Aangeleverde tekst:

Voorts stelt verordening (EG) 466/2001, in tegenstelling tot verordening (EG) 194/97, nu ook ten hoogste toegelaten hoeveelheden zware metalen en 3-monochloorpropaan-1,2-diol (verder te noemen: 3-MCPD) in levensmiddelen vast. Ook de bepalingen in de Warenwetregeling Verontreinigingen in levensmiddelen inzake lood, cadmium en kwik dienen om die reden per 5 april 2002 te vervallen.

Tijdig voor 5 april 2002 zullen bovengenoemde noodzakelijke wijzigingen van de Warenwetregeling Verontreinigingen in levensmiddelen worden aangebracht.

Artikel 3, eerste lid, van verordening (EG) 466/2001, bepaalt dat lidstaten van de Europese Unie voorlopig het in het verkeer brengen kunnen toestaan van op hun grondgebied geproduceerde en voor verbruik op hun grondgebied bestemde sla en spinazie waarvan het nitraatgehalte hoger is dan de in bijlage I van de verordening vastgestelde waarden. Voorwaarde hiervoor is dat goede landbouwpraktijken ten uitvoer worden gelegd om geleidelijk een situatie te bereiken waarin de bij verordening (EG) 466/2001 voorgeschreven gehalten worden nageleefd. Die bepaling is een voortzetting van artikel 2, tweede lid, van verordening (EG) 194/97. Voor Nederland blijft het noodzakelijk van deze mogelijkheid gebruik te maken. De desbetreffende bepaling in artikel 8 van de Warenwetregeling Verontreinigingen in levensmiddelen zal derhalve worden gehandhaafd.

Gegeven items:
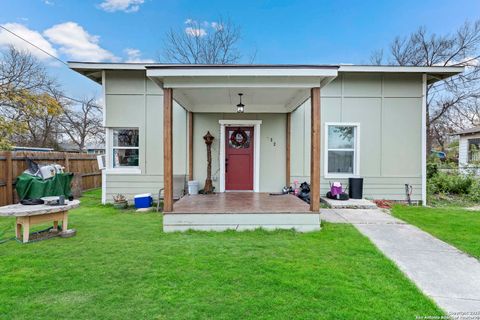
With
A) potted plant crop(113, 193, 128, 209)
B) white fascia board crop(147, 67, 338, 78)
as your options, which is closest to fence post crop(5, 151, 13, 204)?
potted plant crop(113, 193, 128, 209)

Wat te doen:
1. Beantwoord deze vragen over de tekst over verordening (EG) 466/2001:
(a) Per welke datum moeten de bepalingen over lood, cadmium en kwik vervallen?
(b) Voor welke twee groenten mogen lidstaten voorlopig een hoger nitraatgehalte toestaan?
(c) Van welk artikel van verordening (EG) 194/97 is die bepaling een voortzetting?
2. Hervat de tekst over verordening (EG) 466/2001 na de laatste zin.
De items zijn hier niet nodig.

Antwoorden op volgorde:
1.
(a) 5 april 2002
(b) Sla en spinazie
(c) Artikel 2, tweede lid

2.
Uit dit besluit vloeien geen nieuwe administratieve lasten voor het bedrijfsleven voort. Artikel 4, derde lid, van verordening (EG) 466/2001 bevat weliswaar een voorschrift inzake etikettering, maar die bepaling is inhoudelijk identiek aan artikel 2, vijfde lid, onder b, van verordening (EG) 194/97 die – zoals hierboven uiteengezet – per 5 april 2002 zal vervallen.

Een uitgebreide inhoudelijke toelichting op verordening (EG) 466/2001 is te vinden in de 24 overwegingen van verordening (EG) 466/2001. Voor de goede orde zij hier wel gewezen op artikel 7, tweede alinea, van verordening (EG) 466/2001, waarin is bepaald dat bijlage I, delen 3 (zware metalen) en 4 (3-MCPD), van de verordening niet van toepassing is op producten die vóór 5 april 2002 wettelijk in de Gemeenschap in de handel zijn gebracht.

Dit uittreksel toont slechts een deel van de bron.